Updated Below
I try not to bring up current events unless I have something unique to add. In this case, I do have something to add, but you’ll have to trust my word. People join the military for any number of reasons. Many of them do not join to go to war. When time comes for them, they and people that have had a change of heart try to avoid it. One case I know was a man that threw himself down a staircase in an attempt to induce an injury and therefore not get deployed. I would hate to overgeneralize and claim that attempted self-mutilation was common, but it wasn’t grossly exceptional; in other words, my sources were no longer surprised at hearing stories as deployment dates closed for Gulf War II. I don’t know the numbers around suicides, but I do know they also happen as deployment dates approach.
Hearing the news last night and hearing the details, some of my first thoughts were that this was an extreme case of what I just described. The killer had been attempting to get out of his deployment for two years. He had go so far as to secure a lawyer to attempt to get out of his deployment. (See NY Times coverage.) This isn’t what is being discussed today. Today there is endless fascination that this killer was a Muslim. He was a Muslim that in his previous years of service had served our members’ mental health needs and hadn’t gone on a killing spree. Yes, he had voiced opposition, quite loudly, over our wars in Iraq and Afghanistan, but that wasn’t an exceptionally Muslim position.

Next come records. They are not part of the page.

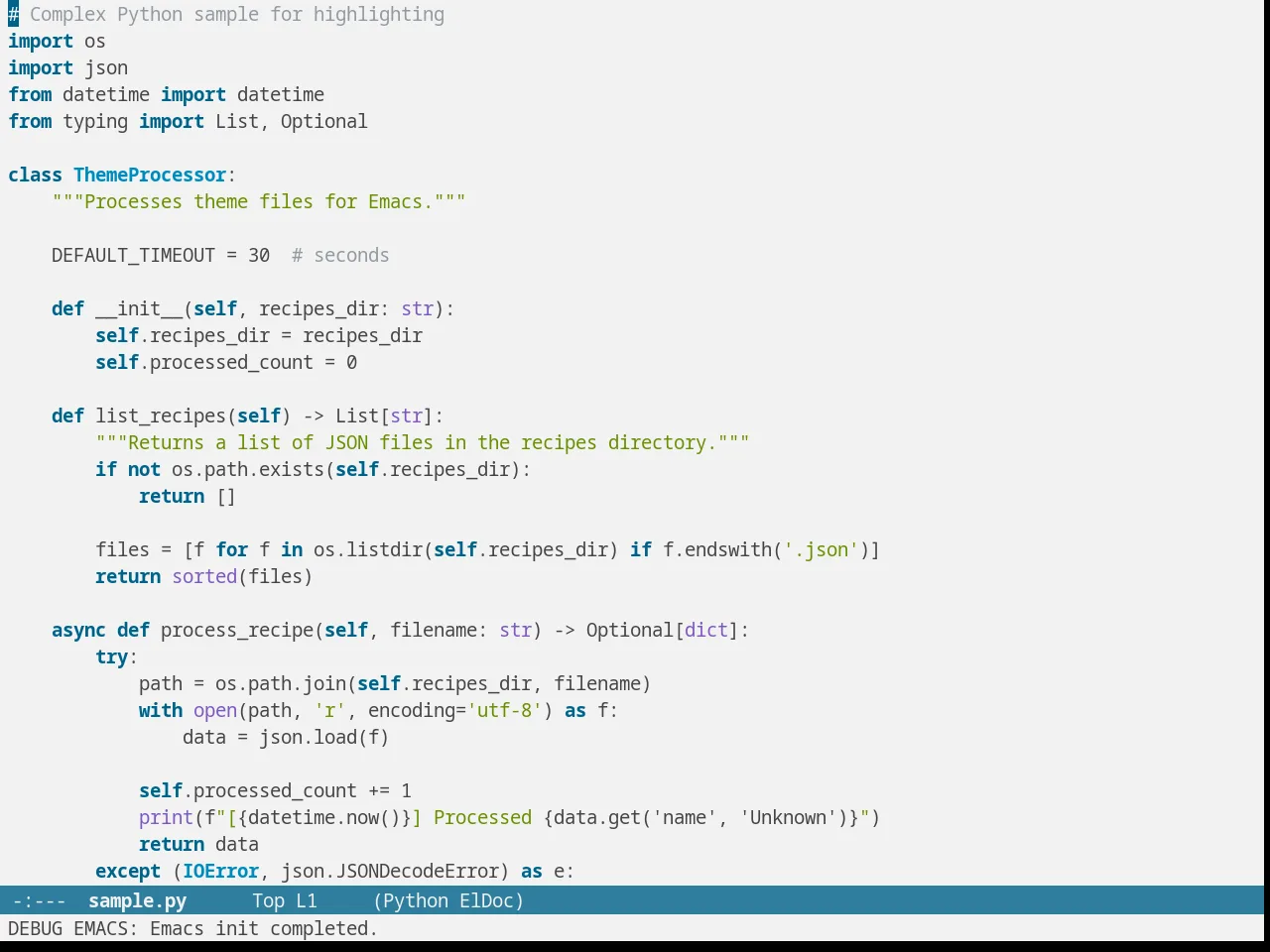 Cloud Theme in python-mode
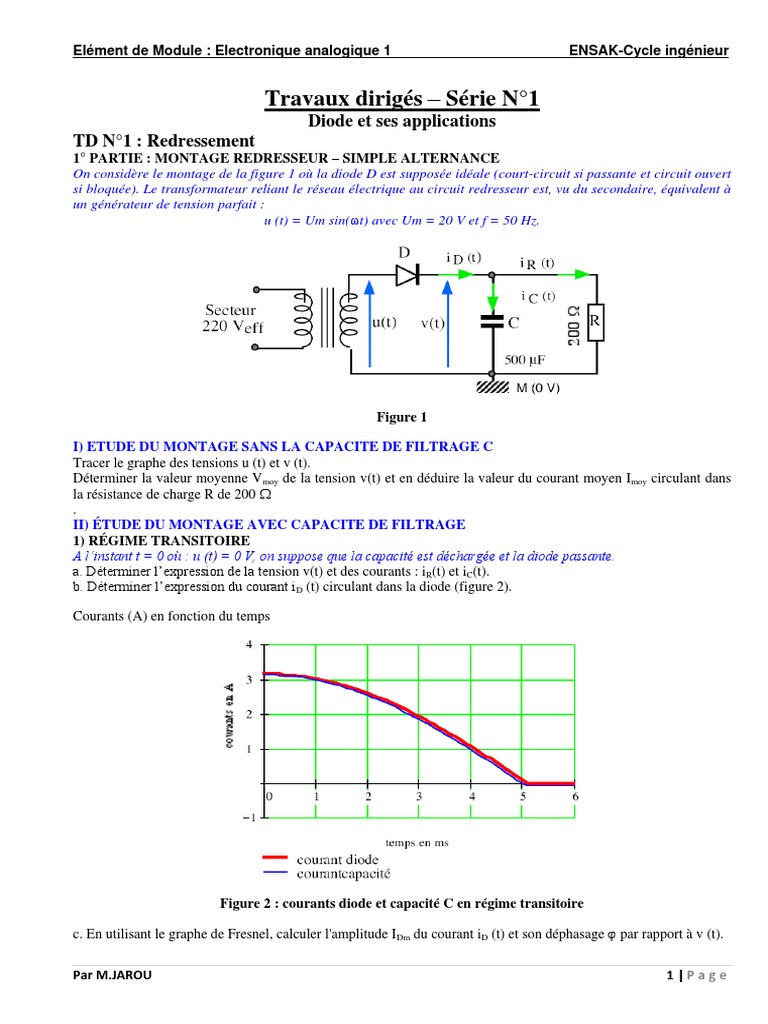 Les Diodes Et Leurs Applications Tp Corrigé Série de TD N°1 Diodes Et Applications | PDF | Redresseur | Diode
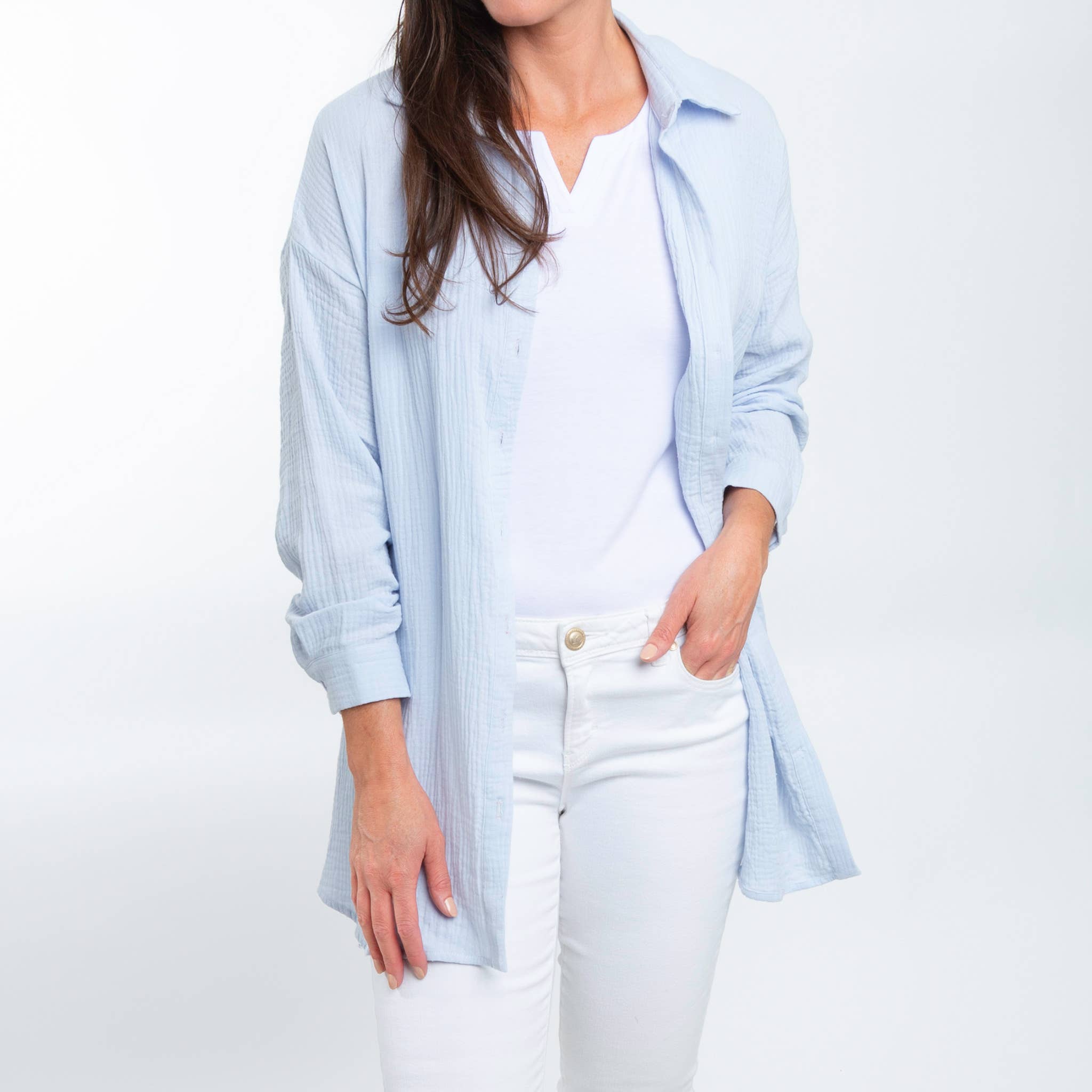 Elsie & Zoey - Wholesale Button Down Shirt - Women's - Button Up Top Aaliyah Gauze Long Sleeve25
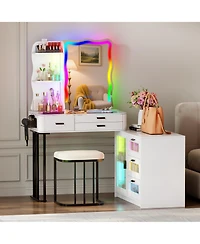 Vlsrka Lvifur Rgb Makeup Vanity Desk with Lights, Glass Top Table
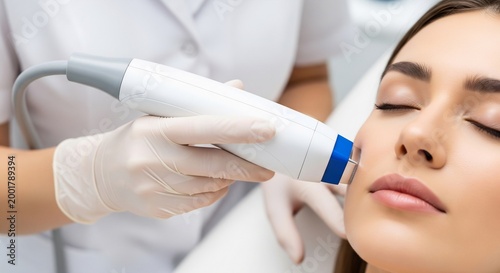 Cosmetologist performing professional non-invasive facial skin lifting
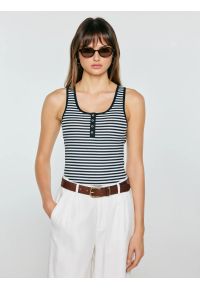 Big-Star - Top damski slim w paski granatowy Yunsa 403. Okazja: na co dzień. Kolor: niebieski. Materiał: dzianina. Wzór: paski. Styl: klasyczny, casual #1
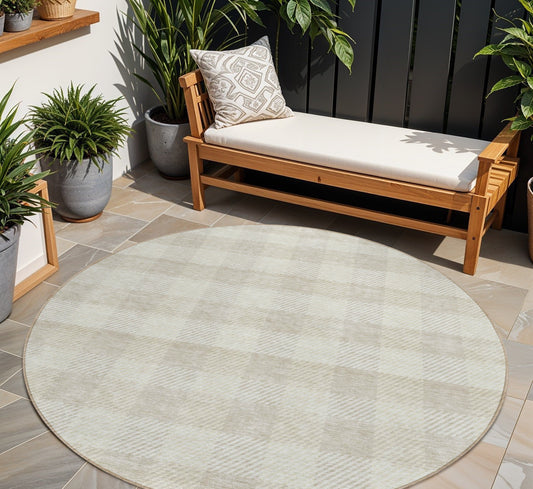 Tabselect Home Line 8' Ivory And Beige Round Plaid Washable Indoor Outdoor Area Rug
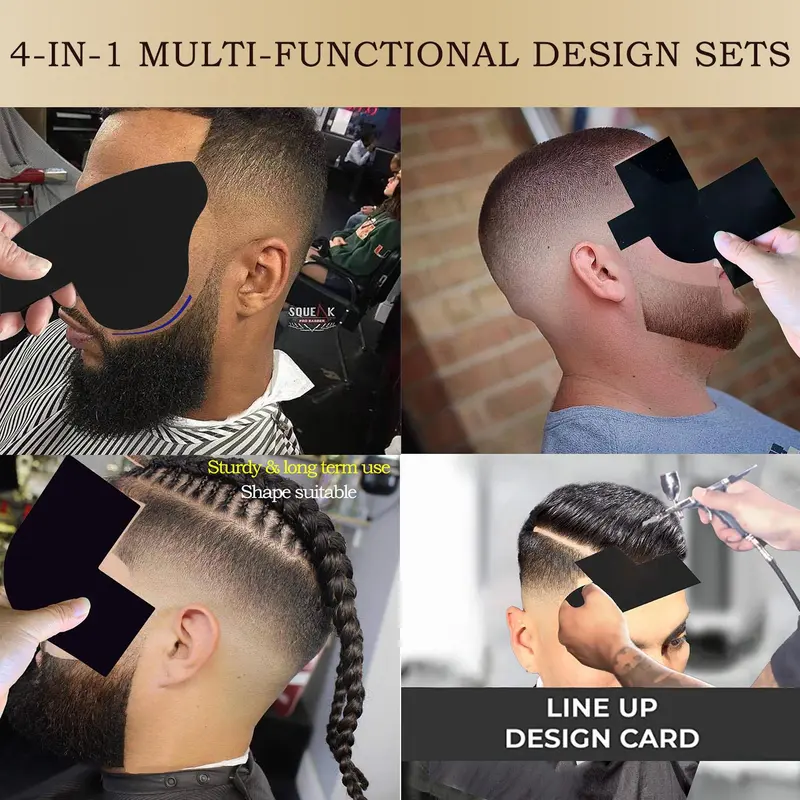 Hair Styling Templates, 4 Counts/set Hairline Design Card, Reusable Beard Shaping Tool, Heatless Styling Tools for Barber Shop Salon, Black 5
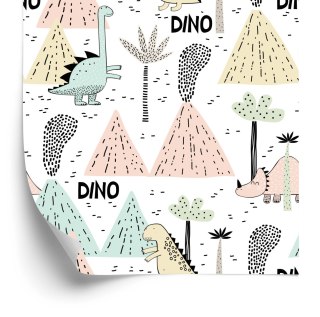 Tapeta Dla Chłopca, Dinozaury, Pastelowe Wulkany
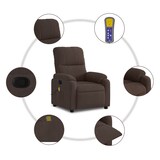 thumbnail of vidaXL Massagesessel mit Liegefunktion, braun, Mikrofaserstoff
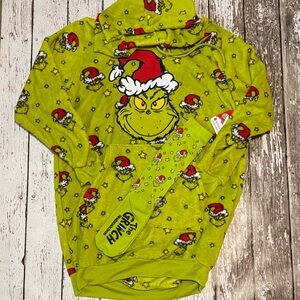 Dr. Seuss Grinch Hoodie sleep night hoodie dress w/ socks- Lime Green and Red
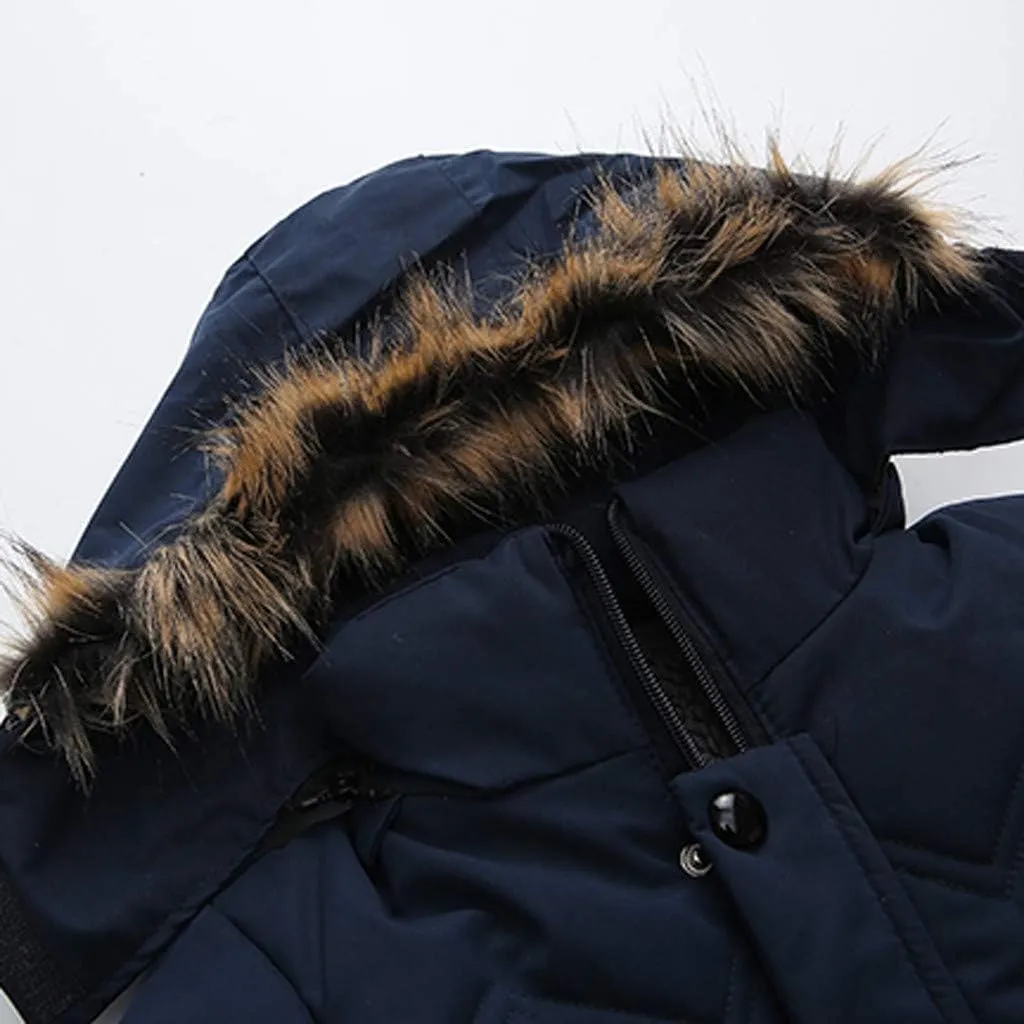 Baby Toddler Boys Winter Clothes Cotton-Padded Jacket Snowsuit Hooded Coat Outerwear for 1-3 Years Old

Now and in the days that follow, people are going to ask Muslims to apologize for the acts of a man that embraced their flag in his rampage. This demand is unreasonable. Similar demands that Christians be made to call account for and apologize for the death George Tiller were similarly unreasonable. Ideologues like the ideas of cosmic clashes of civilizations. Life is much easier when the enemies are them and not among and within us. May the dead rest in peace.
Update:
An excerpt from one of the finer pieces I’ve seen:
But if he was an Al Qaeda sleeper-cell suicide bomber himself, it makes no sense why he’d a) argue with fellow soldiers that the wars are wrong and we should withdraw; and b) that he tried to get out of being deployed to Iraq. The 9/11 terrorists did their best to “blend in” and pretend like they were as American as apple pie, because the point is not to draw any attention to yourself if you’re a terrorist planning to suicide bomb a military base. Moreover, the timing of his shooting, the day before he was to be sent off, shows that his desperation had reached the limit. What this suggests is that the massacre could have been avoided if Maj. Hasan’s objections were taken into account.